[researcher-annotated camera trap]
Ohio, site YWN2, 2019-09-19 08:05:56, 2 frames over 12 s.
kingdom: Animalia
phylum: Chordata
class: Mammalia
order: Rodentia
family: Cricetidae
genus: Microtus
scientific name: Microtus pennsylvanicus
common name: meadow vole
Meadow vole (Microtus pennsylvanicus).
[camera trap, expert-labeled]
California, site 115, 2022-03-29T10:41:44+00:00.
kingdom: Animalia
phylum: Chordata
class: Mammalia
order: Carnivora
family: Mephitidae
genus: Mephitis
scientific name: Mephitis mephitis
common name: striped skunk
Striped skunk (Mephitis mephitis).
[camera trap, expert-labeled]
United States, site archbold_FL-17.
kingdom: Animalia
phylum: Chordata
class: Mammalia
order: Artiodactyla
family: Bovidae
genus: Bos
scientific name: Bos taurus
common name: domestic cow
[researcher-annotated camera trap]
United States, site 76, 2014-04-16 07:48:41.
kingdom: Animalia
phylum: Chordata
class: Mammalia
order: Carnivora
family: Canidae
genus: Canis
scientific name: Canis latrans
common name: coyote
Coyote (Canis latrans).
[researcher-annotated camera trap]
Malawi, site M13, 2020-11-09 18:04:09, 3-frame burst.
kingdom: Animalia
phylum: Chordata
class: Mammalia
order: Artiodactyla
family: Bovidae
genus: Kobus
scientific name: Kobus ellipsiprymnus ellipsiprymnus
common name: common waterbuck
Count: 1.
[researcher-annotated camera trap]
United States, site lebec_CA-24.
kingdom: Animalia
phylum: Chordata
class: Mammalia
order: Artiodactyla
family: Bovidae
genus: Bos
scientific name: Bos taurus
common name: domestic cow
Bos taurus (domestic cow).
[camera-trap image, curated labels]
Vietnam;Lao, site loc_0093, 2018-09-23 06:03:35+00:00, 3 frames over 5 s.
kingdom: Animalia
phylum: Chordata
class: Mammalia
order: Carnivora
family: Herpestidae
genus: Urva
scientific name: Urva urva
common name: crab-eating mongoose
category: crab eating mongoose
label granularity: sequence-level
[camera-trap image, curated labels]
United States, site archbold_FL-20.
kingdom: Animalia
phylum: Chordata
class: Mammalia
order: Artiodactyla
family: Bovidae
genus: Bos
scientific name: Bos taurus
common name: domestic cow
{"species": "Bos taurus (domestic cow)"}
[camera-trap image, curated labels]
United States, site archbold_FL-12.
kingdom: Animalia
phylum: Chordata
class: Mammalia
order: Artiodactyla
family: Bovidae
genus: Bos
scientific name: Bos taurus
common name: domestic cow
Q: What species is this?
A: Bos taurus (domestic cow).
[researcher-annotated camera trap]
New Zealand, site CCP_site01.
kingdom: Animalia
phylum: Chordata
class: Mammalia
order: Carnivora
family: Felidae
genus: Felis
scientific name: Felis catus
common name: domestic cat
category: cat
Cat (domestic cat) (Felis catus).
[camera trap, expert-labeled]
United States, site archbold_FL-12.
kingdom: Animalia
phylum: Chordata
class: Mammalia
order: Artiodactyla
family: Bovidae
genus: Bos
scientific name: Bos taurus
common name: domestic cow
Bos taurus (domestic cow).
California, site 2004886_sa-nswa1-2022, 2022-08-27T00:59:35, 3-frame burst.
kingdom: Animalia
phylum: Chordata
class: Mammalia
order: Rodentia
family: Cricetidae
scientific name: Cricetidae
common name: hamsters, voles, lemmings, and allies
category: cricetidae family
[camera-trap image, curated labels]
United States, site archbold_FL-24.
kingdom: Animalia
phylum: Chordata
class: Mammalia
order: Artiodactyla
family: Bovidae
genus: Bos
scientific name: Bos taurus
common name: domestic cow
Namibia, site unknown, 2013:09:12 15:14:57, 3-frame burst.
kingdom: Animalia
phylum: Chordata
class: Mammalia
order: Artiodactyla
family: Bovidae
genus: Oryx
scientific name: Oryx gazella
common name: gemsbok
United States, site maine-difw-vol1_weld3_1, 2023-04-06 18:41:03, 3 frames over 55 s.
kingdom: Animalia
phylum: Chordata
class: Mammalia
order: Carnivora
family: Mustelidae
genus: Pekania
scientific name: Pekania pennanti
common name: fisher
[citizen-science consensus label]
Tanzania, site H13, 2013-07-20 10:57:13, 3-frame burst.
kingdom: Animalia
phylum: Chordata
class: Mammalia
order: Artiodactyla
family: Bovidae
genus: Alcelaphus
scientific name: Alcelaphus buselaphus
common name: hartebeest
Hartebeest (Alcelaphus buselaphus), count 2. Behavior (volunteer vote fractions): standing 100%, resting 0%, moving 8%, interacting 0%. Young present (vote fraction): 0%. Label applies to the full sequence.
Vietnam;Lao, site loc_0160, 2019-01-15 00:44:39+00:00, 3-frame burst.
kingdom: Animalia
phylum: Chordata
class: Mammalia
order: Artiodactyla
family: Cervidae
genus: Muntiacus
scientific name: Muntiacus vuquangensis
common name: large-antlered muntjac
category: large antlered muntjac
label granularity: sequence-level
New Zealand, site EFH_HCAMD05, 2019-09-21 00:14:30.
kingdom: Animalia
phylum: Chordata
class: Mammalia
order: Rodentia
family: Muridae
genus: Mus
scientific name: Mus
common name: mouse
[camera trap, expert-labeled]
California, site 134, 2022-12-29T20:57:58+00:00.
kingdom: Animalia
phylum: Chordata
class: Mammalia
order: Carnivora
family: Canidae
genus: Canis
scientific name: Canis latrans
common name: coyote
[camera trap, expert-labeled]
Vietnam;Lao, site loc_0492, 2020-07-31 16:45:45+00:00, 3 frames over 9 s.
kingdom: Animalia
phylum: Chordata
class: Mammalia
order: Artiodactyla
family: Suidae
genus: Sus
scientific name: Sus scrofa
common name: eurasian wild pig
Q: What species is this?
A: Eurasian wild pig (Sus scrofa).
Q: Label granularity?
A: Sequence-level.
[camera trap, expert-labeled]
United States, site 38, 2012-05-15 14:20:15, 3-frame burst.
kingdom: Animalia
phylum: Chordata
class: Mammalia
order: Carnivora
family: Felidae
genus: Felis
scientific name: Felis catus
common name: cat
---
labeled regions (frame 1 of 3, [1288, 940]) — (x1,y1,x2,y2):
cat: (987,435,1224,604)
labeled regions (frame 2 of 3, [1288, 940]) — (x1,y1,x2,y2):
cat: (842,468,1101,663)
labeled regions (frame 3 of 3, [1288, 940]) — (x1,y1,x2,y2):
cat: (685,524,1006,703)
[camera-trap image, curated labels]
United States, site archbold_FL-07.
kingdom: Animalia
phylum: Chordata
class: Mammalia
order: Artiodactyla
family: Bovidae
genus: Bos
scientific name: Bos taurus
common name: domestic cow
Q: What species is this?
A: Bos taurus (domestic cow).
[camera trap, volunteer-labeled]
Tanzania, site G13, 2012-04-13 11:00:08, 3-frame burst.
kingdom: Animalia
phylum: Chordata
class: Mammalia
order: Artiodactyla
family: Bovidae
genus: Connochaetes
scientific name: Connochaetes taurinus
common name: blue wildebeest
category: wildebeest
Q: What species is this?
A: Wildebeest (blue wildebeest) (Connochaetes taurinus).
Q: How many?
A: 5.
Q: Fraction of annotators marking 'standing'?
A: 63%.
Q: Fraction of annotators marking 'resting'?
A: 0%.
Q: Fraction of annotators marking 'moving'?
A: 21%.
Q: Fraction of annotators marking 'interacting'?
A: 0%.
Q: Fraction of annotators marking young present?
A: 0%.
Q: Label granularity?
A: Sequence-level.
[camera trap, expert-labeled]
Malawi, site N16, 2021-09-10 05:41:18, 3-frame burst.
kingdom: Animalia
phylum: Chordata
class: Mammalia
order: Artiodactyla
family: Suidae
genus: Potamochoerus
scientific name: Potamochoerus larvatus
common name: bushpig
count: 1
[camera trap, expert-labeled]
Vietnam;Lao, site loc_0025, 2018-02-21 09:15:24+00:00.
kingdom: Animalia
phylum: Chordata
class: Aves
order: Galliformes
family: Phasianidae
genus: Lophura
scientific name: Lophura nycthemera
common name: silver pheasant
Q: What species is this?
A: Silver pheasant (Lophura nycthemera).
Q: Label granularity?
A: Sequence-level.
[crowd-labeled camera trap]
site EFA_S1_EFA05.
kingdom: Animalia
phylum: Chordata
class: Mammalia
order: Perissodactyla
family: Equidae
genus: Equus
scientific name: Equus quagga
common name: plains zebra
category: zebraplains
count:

## YOUR TASK
Would you please set down the lines from the one with "family: Equidae" to the end of the data above, exactly and without any other lines?

## ANSWER BOX
family: Equidae
genus: Equus
scientific name: Equus quagga
common name: plains zebra
category: zebraplains
count:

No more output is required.